Data entries
+--
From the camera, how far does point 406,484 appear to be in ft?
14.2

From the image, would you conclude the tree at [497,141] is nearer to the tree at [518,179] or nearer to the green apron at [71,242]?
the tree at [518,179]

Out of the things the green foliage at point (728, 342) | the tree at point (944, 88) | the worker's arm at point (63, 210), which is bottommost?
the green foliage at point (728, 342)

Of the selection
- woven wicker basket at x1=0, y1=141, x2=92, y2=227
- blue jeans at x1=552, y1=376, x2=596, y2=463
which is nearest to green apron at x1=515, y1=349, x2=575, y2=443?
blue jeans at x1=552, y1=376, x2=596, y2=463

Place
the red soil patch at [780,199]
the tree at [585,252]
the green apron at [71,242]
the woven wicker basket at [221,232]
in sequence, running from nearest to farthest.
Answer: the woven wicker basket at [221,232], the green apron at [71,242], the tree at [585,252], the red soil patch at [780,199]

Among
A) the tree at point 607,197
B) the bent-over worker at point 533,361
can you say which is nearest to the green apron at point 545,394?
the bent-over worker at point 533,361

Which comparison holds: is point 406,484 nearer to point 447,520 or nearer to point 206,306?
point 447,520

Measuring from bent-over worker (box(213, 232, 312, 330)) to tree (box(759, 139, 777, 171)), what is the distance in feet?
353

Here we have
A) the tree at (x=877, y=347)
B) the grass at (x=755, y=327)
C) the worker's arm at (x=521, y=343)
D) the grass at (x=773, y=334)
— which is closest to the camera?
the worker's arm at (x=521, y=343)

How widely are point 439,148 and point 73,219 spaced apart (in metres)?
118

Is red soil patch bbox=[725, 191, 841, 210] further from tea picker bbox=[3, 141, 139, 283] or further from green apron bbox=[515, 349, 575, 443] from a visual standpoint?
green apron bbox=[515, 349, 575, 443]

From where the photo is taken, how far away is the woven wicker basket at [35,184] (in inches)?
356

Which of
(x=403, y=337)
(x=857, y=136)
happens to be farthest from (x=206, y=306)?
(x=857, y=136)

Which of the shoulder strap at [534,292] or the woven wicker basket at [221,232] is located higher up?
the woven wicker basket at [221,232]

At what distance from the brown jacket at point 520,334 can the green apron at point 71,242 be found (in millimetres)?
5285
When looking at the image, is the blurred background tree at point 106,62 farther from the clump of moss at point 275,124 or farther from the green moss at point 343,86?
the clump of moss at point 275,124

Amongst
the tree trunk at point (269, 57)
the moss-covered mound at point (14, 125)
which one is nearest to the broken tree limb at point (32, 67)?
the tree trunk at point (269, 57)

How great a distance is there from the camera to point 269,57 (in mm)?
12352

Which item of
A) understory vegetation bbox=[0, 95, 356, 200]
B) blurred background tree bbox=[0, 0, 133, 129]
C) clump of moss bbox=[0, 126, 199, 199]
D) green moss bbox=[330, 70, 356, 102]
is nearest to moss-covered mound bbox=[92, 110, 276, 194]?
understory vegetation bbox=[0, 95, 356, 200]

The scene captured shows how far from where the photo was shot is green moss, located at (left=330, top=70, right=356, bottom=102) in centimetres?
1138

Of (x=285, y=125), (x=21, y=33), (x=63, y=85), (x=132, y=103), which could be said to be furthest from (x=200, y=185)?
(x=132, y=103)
+--
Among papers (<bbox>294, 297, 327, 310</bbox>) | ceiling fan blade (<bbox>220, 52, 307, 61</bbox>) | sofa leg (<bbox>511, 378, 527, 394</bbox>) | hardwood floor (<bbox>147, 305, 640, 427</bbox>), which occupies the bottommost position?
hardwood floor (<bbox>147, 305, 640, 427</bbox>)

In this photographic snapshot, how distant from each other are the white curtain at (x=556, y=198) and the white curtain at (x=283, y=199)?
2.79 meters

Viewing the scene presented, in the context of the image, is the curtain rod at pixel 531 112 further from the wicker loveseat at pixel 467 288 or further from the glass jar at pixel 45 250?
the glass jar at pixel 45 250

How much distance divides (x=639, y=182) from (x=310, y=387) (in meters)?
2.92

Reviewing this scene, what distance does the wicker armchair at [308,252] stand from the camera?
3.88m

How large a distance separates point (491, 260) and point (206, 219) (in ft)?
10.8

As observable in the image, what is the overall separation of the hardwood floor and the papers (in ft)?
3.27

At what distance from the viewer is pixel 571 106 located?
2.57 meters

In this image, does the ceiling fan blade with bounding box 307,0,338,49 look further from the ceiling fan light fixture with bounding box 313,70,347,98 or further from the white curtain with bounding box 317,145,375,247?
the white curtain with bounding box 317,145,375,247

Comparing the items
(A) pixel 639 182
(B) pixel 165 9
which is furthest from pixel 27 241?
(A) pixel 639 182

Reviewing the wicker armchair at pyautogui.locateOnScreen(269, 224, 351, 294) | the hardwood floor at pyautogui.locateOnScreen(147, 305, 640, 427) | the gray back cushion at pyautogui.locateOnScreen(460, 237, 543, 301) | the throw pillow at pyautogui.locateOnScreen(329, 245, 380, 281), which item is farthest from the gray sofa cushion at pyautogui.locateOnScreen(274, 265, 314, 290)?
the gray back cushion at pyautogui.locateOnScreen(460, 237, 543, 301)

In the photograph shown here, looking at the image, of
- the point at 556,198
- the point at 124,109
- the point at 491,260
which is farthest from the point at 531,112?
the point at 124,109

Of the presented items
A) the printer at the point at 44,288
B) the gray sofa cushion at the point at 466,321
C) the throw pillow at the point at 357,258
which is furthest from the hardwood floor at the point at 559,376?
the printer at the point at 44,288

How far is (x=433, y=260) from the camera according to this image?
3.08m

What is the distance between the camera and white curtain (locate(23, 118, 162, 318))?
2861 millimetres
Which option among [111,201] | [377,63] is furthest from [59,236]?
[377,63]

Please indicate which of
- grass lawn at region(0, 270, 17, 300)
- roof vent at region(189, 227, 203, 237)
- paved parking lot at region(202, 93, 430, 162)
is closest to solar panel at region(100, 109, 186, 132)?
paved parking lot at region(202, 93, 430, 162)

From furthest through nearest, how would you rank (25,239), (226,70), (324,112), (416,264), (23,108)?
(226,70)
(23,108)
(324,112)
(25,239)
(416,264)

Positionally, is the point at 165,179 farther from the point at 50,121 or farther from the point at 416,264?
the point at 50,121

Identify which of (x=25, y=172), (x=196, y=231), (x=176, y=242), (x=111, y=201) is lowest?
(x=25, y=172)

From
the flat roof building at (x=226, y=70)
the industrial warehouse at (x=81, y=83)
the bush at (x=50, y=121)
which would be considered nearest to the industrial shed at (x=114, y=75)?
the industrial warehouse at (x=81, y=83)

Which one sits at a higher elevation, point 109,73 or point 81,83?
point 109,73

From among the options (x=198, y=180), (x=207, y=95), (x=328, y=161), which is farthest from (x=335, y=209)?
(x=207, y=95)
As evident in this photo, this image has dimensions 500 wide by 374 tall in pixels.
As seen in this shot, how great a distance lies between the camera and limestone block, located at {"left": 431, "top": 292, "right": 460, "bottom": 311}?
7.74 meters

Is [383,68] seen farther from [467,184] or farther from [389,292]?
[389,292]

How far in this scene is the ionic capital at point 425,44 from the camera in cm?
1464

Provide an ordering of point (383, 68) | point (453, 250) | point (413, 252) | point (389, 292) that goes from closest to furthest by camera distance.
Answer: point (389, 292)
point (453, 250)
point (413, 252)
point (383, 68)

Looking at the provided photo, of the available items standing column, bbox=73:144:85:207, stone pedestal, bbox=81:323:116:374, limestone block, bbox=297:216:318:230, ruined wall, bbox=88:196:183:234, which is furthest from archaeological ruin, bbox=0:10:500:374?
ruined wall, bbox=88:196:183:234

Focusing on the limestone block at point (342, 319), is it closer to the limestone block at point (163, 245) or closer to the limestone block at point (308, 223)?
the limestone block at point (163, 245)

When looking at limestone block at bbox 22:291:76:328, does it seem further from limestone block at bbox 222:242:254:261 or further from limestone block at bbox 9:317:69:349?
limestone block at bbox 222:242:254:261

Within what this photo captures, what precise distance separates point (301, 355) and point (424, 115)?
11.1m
+--
▸ **WORK TO DO**
Extract each line of the entries above that contains the string "covered". Case counts.

▸ **TASK SOLUTION**
the moss-covered mound at point (14, 125)
is nearest to moss-covered mound bbox=[92, 110, 276, 194]?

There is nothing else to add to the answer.